Deux éléments interpellent tout particulièrement l’autorité allemande. Concernant Office 365, « l’aspect crucial est de savoir si l’école, en tant qu’institution publique, peut stocker des données personnelles (d’enfants) dans un cloud (européen) qui est, par exemple, exposé à un accès possible des autorités américaines. En Allemagne, les institutions publiques ont une responsabilité particulière en ce qui concerne l’admissibilité et la traçabilité du traitement des données à caractère personnel. La souveraineté numérique du traitement national des données doit également être garantie », précise-t-elle. Les données de télémétrie collectées à partir de Windows 10 inquiètent également l’autorité : « L’utilisation du système d’exploitation Windows 10 transmet à Microsoft une multitude de données de télémétrie dont le contenu n’a pas été clarifié de manière concluante malgré les demandes répétées à Microsoft. Ces données sont également transmises lorsqu’Office 365 est utilisé ».

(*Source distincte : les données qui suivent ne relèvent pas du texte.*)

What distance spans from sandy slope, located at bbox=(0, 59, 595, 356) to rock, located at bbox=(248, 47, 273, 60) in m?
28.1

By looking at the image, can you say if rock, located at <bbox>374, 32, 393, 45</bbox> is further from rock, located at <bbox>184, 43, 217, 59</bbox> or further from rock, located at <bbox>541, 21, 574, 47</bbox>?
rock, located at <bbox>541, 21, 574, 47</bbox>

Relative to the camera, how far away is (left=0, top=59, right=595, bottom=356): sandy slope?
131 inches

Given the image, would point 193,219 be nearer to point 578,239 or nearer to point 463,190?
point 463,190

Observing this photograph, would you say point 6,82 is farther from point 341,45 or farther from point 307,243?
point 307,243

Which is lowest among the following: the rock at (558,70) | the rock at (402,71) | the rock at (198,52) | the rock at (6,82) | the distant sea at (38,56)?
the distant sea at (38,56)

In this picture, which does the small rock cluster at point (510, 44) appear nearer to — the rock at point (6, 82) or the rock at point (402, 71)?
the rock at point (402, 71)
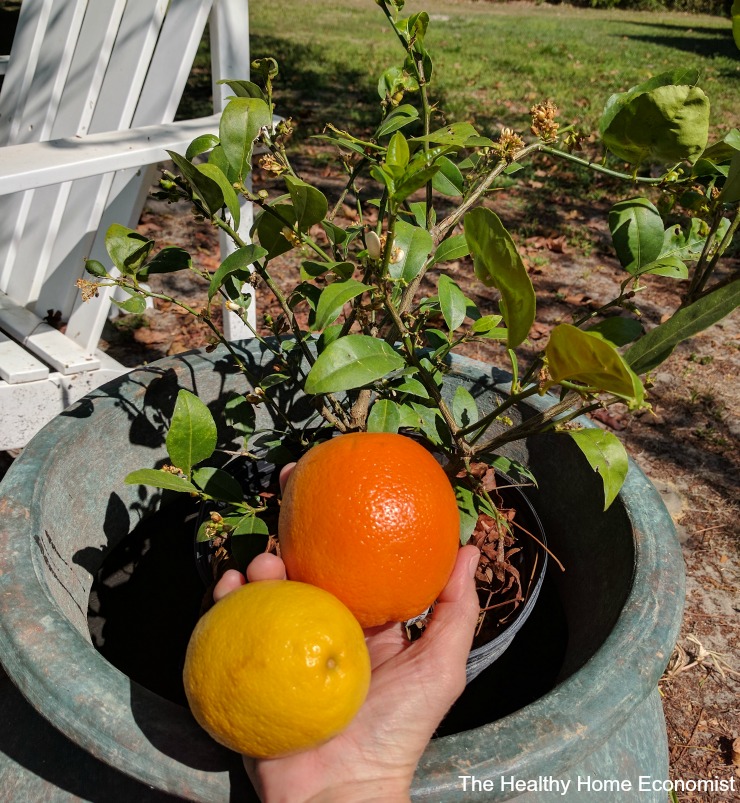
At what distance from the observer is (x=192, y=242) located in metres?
3.85

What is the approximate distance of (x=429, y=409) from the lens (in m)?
1.31

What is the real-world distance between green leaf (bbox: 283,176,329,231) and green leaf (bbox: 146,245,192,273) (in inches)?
12.0

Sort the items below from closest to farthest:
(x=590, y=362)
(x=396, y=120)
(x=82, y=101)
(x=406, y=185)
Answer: (x=590, y=362) < (x=406, y=185) < (x=396, y=120) < (x=82, y=101)

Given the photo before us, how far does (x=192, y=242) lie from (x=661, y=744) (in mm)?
3307

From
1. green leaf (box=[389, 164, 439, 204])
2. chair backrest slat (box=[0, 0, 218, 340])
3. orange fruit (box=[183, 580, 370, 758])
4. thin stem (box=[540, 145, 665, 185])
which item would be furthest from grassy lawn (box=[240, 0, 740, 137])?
orange fruit (box=[183, 580, 370, 758])

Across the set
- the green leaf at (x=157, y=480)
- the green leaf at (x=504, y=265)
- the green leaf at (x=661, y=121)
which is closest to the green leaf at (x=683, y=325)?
the green leaf at (x=504, y=265)

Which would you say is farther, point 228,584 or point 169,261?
point 169,261

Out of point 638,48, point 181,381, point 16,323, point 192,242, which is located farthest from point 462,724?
point 638,48

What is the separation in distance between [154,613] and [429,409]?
81 cm

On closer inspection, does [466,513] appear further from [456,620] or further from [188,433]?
[188,433]

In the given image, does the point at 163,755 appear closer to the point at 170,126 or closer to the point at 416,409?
Answer: the point at 416,409

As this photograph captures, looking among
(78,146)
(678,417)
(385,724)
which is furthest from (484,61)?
(385,724)

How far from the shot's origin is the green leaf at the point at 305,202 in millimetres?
971

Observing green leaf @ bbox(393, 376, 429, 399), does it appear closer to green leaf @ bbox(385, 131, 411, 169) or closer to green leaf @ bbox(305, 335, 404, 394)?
green leaf @ bbox(305, 335, 404, 394)
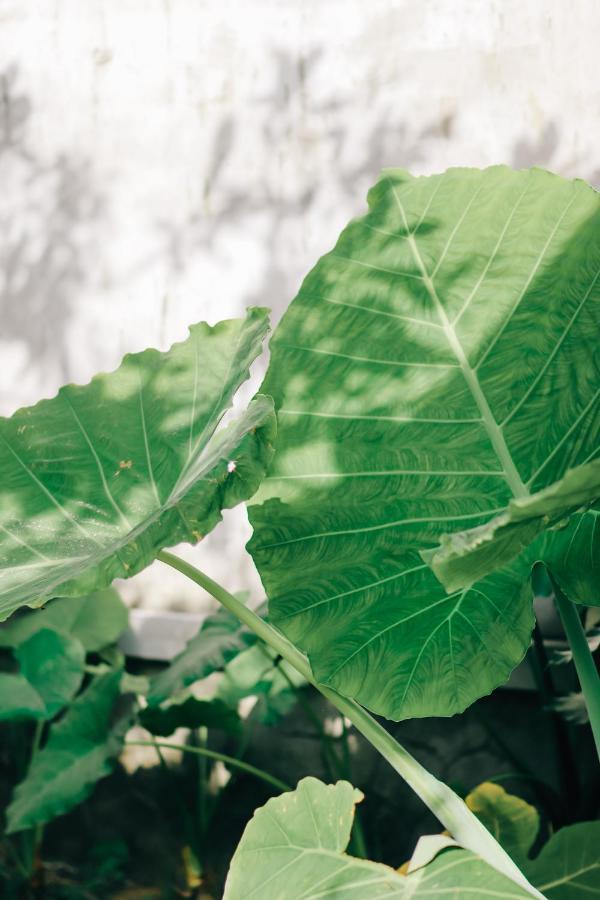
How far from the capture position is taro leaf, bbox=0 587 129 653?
2357 mm

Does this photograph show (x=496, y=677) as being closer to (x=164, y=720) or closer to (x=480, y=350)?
(x=480, y=350)

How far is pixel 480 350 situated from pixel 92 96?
75.3 inches

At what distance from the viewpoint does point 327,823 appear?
938 millimetres

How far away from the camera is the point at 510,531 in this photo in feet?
2.23

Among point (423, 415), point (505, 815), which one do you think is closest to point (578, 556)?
point (423, 415)

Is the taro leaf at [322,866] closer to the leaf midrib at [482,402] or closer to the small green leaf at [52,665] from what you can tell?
the leaf midrib at [482,402]

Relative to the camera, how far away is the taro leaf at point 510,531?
24.2 inches

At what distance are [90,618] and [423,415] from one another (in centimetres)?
166

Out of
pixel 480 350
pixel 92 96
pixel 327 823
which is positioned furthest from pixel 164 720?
pixel 92 96

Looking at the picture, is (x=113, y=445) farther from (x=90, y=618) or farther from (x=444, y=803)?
(x=90, y=618)

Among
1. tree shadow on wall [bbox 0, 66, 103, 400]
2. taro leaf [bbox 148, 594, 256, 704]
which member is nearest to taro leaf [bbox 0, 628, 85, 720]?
taro leaf [bbox 148, 594, 256, 704]

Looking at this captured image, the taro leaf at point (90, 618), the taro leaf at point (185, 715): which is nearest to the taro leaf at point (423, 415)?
the taro leaf at point (185, 715)

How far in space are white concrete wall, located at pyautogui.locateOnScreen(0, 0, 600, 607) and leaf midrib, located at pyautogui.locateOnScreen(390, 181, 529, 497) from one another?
1253 millimetres

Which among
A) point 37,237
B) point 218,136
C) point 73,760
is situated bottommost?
point 73,760
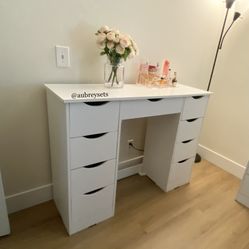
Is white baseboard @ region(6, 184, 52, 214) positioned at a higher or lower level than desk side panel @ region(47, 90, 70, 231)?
lower

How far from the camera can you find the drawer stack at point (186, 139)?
1.53m

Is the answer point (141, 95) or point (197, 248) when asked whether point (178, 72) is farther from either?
point (197, 248)

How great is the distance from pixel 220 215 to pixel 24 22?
1.93m

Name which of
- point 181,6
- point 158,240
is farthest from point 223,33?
point 158,240

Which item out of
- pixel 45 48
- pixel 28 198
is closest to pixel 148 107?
pixel 45 48

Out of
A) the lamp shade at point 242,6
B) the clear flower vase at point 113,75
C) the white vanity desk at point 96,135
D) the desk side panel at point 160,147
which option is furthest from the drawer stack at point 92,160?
the lamp shade at point 242,6

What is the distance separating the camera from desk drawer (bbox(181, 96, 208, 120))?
1491mm

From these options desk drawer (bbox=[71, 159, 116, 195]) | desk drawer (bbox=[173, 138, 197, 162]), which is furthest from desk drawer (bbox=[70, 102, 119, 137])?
desk drawer (bbox=[173, 138, 197, 162])

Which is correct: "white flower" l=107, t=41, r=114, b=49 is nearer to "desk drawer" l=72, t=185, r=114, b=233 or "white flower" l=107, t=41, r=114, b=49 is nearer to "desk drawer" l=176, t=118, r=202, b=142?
"desk drawer" l=176, t=118, r=202, b=142

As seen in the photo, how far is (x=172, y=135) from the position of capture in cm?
160

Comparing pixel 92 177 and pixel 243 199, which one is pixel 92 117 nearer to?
pixel 92 177

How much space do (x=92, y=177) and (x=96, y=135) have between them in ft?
0.90

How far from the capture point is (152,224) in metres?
1.44

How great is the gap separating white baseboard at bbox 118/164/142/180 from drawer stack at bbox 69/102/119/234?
49 cm
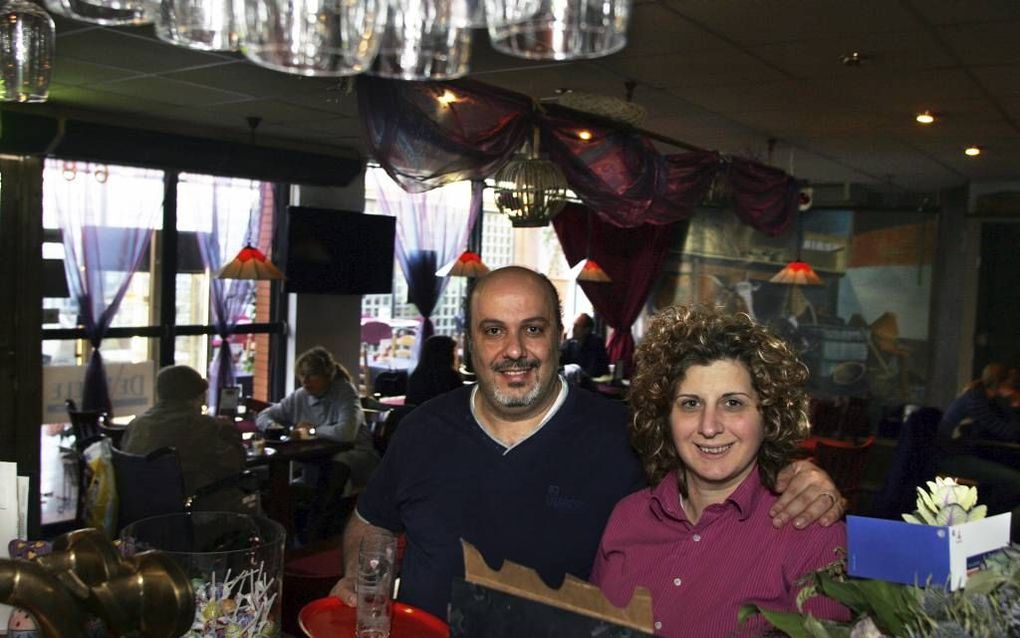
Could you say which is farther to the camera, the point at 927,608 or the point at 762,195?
the point at 762,195

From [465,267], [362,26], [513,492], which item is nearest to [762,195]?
[465,267]

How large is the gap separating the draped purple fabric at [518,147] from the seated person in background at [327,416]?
2359 millimetres

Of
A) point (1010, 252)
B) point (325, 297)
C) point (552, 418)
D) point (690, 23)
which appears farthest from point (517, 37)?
point (1010, 252)

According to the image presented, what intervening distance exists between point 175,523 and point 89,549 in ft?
1.43

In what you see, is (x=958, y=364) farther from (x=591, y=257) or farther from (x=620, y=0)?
(x=620, y=0)

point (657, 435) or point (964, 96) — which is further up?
point (964, 96)

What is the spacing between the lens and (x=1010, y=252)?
972 centimetres

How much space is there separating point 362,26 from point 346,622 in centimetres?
96

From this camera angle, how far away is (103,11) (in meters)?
1.48

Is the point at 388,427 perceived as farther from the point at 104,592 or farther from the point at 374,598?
the point at 104,592

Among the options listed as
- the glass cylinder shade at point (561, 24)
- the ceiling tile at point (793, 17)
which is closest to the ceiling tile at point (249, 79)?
the ceiling tile at point (793, 17)

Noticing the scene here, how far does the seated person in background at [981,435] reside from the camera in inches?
279

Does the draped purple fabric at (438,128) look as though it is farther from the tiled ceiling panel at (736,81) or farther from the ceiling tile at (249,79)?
the ceiling tile at (249,79)

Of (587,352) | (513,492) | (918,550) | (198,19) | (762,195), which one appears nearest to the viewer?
(918,550)
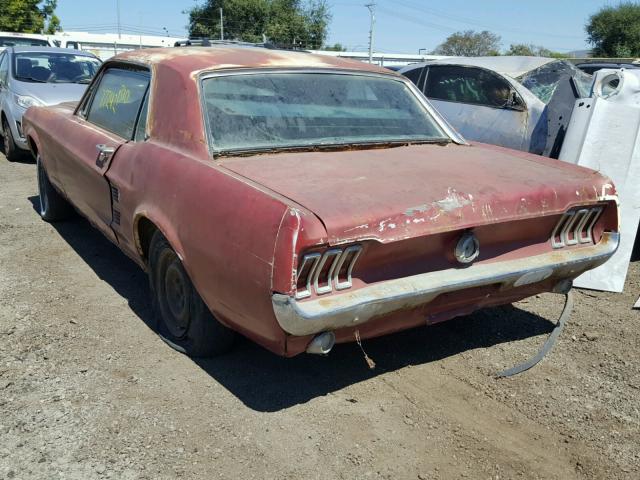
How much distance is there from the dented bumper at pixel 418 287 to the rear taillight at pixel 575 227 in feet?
0.16

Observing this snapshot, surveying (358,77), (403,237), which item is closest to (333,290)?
(403,237)

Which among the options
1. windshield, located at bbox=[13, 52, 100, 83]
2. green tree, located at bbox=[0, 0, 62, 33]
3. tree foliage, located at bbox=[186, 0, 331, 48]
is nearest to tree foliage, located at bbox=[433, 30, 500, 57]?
tree foliage, located at bbox=[186, 0, 331, 48]

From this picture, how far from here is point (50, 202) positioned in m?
5.72

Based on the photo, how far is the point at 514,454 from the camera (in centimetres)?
260

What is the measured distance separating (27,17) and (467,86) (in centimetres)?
4294

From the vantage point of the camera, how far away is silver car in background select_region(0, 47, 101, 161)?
869cm

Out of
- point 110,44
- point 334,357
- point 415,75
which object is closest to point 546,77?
point 415,75

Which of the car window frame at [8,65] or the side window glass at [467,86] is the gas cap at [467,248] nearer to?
the side window glass at [467,86]

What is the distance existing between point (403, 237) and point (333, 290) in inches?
13.9

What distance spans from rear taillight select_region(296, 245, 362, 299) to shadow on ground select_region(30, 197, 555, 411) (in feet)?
2.46

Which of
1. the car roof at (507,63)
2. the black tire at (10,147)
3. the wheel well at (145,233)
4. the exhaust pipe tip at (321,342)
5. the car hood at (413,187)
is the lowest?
the black tire at (10,147)

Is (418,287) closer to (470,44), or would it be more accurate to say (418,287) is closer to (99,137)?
(99,137)

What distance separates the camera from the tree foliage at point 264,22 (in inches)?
2174

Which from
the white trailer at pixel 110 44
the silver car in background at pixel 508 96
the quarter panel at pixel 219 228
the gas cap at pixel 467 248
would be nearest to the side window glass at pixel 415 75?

Ces inquiétudes ont poussé le HBDI à interdire l’utilisation de la célèbre suite bureautique. Néanmoins, l’autorité est consciente du caractère incontournable de la suite Office – qui rencontre également un grand succès sur Android – et demande à Microsoft de « trouver une solution conforme à la protection des données ». Les outils de Microsoft sont en effet particulièrement utilisés dans les écoles et en milieu professionnels, un élément qui a d’ailleurs permis à Microsoft Teams de prendre l’ascendant sur son rival Slack.

Google et Apple sont également concernés

Michael Ronellenfitsch, commissaire en charge de la protection des données personnelles et de la liberté de l’information (HBDI) de Hesse, ajoute que « ce qui s’applique à Microsoft s’applique également aux solutions dans le cloud de Google et d’Apple ». Il estime que les solutions cloud de ces deux géants n’ont pas encore été définies « de manière transparente et compréhensible » et qu’elles ne peuvent donc pas être utilisées dans les écoles allemandes. Pour l’heure, l’autorité recommande d’utiliser « d’autres outils » compatibles avec les attentes des autorités allemandes.

Du côté de Microsoft, la firme explique qu’elle travaille pour « répondre aux préoccupations » de ses clients en clarifiant ses politiques et pratiques en matière de protection des données. Le géant américain remercie le commissaire de Hesse d’avoir « soulevé ces préoccupations » et se dit impatient de collaborer avec l’autorité afin « de mieux comprendre leurs préoccupations ». En France, le sujet pourrait tout particulièrement intéresser la CNIL. Chaque année, l’État présente également son socle interministériel de logiciels libres (SILL), un catalogue présentant des logiciels libres recommandés par l’État français. On y retrouve une liste de logiciels libres répondant aux besoins des administrations hexagonales.